Your description is very consistent with vascular compromise of the belly button. Following a full tummy tuck the belly button receives all its blood supply through the stalk which has remained attached to the abdominal wall. When the blood supply is interrupted / compromised, the color of the belly button will become dark reddish, bluish, or black. It sounds as if you have experienced partial loss.

How much skin and tissue loss will occur remains to be seen; so a watch-and-wait course of action is appropriate.  Sometimes the belly button may look quite injured, but will recover just fine with almost no visible evidence that there was ever a problem. You will need to be patient because it may take 8 weeks or so to heal.

Cleansing the belly button twice daily, gently drying it, and applying a thin layer of Polysporin (double) antibiotic ointment is appropriate. You should cover the area with a light gauze dressing that is not occlusive. But it would be best to be evaluated by your surgeon, not just your PA; I personally would want to care for this problem if you were one of my patients. If you develop increasing redness, swelling, or drainage you should consult with your surgeon immediately.

Best wishes.

Kenneth Dembny, II, MD
Milwaukee Plastic Surgeon
5.0 out of 5 stars 17 reviews

Keep it clean, allow it to heal, probably be fine

+1

The blood supply to your belly button is compromised.  This sometimes happens after tummy tucks, even in experienced hands.  Your surgeon is correct in having you simply keep it clean and apply antibiotic ointment.  You will likely lose belly button skin ("necrosis"), but the wound is likely to heal spontaneously and the result can actually be just fine.  There is nothing to do surgically right now.  Let the body heal and then you and your surgeon can decide later whether anything more is necessary.

Eric Swanson, MD
Kansas City Plastic Surgeon
4.5 out of 5 stars 35 reviews

1 Week Post Op and Belly Button is Dark Red/black?

+1

Sounds like vascular compromise to the umbilical stalk or in other words necrosis of the belly button.
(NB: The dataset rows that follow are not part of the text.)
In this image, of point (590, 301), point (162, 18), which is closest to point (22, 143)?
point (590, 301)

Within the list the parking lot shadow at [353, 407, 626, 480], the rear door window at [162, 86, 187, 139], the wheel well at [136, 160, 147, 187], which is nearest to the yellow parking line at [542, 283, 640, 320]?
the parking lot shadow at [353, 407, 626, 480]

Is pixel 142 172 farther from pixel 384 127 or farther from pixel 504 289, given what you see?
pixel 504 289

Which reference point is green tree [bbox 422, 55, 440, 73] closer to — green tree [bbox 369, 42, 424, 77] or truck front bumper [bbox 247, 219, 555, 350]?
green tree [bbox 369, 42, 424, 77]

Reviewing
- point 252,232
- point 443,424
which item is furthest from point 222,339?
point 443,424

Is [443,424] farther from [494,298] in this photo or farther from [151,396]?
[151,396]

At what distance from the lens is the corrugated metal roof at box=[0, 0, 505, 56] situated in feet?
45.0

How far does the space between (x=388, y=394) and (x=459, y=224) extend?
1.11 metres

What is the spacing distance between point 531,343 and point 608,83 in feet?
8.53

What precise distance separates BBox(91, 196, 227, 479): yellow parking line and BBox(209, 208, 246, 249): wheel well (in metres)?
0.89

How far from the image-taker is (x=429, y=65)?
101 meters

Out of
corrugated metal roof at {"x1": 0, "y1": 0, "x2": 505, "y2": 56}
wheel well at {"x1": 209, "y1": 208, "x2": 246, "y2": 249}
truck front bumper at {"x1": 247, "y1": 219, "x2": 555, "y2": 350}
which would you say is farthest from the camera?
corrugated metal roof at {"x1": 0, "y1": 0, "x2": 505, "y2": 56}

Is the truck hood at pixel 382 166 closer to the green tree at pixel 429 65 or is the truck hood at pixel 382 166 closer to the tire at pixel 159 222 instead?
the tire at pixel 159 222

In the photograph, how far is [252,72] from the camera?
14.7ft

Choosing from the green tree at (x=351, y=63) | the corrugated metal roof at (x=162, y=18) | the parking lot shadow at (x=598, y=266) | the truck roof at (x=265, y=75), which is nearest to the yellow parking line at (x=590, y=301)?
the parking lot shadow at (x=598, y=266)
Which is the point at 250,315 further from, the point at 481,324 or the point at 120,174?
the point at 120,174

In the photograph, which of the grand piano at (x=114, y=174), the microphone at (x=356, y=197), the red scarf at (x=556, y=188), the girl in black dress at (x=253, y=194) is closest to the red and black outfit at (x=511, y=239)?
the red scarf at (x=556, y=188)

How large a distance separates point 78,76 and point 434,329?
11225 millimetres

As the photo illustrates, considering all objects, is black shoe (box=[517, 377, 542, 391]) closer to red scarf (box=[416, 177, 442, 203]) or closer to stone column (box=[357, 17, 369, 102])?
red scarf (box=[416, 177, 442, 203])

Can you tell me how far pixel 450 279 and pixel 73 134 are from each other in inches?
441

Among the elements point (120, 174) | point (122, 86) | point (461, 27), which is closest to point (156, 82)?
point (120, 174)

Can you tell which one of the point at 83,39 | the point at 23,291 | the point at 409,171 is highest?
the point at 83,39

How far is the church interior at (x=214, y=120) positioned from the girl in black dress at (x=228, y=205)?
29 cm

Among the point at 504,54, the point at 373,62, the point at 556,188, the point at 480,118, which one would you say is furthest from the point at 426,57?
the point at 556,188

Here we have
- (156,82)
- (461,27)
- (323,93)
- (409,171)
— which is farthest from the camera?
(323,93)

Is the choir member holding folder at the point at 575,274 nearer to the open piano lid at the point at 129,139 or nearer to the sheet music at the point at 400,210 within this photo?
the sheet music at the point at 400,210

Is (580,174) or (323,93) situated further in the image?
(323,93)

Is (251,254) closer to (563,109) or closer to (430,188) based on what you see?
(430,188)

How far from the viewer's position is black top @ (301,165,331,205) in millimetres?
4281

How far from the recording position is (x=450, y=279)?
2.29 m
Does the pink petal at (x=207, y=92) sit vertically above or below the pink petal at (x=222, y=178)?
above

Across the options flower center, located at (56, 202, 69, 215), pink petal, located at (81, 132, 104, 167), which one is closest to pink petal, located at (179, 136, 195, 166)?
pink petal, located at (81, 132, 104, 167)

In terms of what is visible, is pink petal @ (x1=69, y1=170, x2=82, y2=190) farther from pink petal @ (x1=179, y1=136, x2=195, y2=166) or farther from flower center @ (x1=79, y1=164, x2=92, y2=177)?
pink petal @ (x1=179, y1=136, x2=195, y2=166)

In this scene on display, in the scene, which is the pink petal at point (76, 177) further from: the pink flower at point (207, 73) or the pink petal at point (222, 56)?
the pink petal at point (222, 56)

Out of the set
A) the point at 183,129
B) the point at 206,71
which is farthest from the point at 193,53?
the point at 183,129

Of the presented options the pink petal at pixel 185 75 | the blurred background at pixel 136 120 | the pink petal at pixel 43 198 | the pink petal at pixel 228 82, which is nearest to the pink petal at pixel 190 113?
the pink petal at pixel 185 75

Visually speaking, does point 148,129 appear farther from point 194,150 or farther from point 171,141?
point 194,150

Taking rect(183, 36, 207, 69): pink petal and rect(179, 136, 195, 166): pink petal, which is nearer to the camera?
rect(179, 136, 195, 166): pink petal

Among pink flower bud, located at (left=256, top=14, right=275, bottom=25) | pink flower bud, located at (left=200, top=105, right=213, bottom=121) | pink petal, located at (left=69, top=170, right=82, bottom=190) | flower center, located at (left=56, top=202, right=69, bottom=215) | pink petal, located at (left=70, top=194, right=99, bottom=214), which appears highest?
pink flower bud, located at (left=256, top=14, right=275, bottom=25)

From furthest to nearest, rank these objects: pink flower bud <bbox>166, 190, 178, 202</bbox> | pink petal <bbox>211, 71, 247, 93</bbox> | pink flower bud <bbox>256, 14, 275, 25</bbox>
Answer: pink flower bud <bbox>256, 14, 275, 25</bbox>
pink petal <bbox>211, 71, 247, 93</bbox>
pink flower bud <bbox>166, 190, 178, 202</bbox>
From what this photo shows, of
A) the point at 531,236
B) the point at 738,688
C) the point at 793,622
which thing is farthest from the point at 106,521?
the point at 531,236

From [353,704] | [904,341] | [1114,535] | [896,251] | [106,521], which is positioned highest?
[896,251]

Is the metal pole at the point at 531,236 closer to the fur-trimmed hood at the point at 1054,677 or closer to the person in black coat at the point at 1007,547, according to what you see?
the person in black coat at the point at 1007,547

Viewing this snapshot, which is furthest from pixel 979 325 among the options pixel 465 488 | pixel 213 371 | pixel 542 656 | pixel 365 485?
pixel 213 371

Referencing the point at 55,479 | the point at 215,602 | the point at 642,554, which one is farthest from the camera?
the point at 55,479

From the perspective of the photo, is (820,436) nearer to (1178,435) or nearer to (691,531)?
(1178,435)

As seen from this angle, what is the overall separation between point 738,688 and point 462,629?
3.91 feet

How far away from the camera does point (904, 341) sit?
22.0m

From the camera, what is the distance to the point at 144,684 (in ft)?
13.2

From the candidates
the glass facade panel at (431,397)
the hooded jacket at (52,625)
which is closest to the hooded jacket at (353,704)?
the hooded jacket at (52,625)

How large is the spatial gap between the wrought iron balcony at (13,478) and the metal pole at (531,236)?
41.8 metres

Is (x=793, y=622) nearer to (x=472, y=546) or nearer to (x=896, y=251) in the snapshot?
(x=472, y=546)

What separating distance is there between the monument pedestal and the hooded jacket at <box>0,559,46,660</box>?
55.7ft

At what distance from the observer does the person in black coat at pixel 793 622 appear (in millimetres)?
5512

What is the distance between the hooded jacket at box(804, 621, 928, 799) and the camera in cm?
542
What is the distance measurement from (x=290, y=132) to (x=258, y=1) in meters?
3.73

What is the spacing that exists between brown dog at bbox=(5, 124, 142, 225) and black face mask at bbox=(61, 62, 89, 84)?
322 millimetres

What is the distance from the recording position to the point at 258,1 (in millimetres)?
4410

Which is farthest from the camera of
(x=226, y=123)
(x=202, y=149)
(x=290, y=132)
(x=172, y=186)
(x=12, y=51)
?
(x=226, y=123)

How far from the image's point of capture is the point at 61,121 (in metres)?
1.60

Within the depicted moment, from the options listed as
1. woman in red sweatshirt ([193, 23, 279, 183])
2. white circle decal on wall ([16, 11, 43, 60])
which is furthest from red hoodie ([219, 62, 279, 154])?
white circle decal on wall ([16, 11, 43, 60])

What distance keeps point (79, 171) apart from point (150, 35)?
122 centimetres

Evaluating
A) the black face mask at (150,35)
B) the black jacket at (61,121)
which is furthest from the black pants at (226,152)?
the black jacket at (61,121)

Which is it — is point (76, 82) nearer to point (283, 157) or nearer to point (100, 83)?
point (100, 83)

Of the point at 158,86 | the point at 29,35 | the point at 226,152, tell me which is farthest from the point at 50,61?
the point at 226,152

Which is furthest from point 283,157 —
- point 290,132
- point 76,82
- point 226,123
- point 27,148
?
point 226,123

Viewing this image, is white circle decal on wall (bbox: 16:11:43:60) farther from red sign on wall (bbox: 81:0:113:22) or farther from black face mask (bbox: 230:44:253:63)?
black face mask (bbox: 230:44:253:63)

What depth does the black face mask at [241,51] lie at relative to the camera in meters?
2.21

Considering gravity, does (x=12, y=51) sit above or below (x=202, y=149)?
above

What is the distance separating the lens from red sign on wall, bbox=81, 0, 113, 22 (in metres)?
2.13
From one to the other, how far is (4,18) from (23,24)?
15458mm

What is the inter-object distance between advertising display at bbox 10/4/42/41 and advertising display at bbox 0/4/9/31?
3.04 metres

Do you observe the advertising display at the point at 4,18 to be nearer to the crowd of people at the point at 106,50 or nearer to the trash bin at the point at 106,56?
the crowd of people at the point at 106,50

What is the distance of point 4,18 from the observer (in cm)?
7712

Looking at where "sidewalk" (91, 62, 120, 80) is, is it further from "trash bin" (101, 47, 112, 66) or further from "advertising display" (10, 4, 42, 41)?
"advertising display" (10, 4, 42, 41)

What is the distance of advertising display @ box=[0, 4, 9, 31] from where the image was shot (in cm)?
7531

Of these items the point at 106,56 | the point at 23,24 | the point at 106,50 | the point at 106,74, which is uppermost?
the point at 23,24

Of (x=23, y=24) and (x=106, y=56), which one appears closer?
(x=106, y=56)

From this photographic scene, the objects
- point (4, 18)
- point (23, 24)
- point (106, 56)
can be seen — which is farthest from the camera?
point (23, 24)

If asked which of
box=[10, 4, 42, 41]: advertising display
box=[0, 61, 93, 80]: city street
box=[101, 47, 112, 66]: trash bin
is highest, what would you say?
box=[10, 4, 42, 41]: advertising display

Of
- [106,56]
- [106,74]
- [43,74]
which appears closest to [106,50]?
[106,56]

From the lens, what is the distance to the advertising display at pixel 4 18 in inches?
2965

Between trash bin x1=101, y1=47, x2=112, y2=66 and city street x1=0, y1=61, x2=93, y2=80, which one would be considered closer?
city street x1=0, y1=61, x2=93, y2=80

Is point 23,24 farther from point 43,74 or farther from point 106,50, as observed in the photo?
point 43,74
Seek direct evaluation with the chosen operative surgeon NOT a PA!. 

Darryl J. Blinski, MD
Miami Plastic Surgeon
4.5 out of 5 stars 62 reviews

Contiue to wait

+1

Your belly button now receives it's blood supply only  through the stalk coming up from your abdomen.  I have seen dark belly buttons that I thought for certain were necrotic, but survived just fine.  There is nothing you can do except keep it clean, covered and wait (it may take 6-8 weeks to heal).  Don't pick at the crusts too much.   There is a good chance it will survive so don't despair.

Lori H. Saltz, MD
San Diego Plastic Surgeon
4.5 out of 5 stars 11 reviews

Belly button after tummy tuck

+1

After having a tummy tuck, it's possible for the belly button to have an inadequate blood supply to survive.  If the belly button is dark one week following surgery, it is probably best to follow its progress for the next three weeks  without surgical intervention.  You should probably see your surgeon weekly to guide you through this recovery period.  He may also prescribe an antimicrobial cream such as Silvadene to assist your healing.

David Stoker, MD
Los Angeles Plastic Surgeon
5.0 out of 5 stars 19 reviews

These answers are for educational purposes and should not be relied upon as a substitute for medical advice you may receive from your physician. If you have a medical emergency, please call 911. These answers do not constitute or initiate a patient/doctor relationship.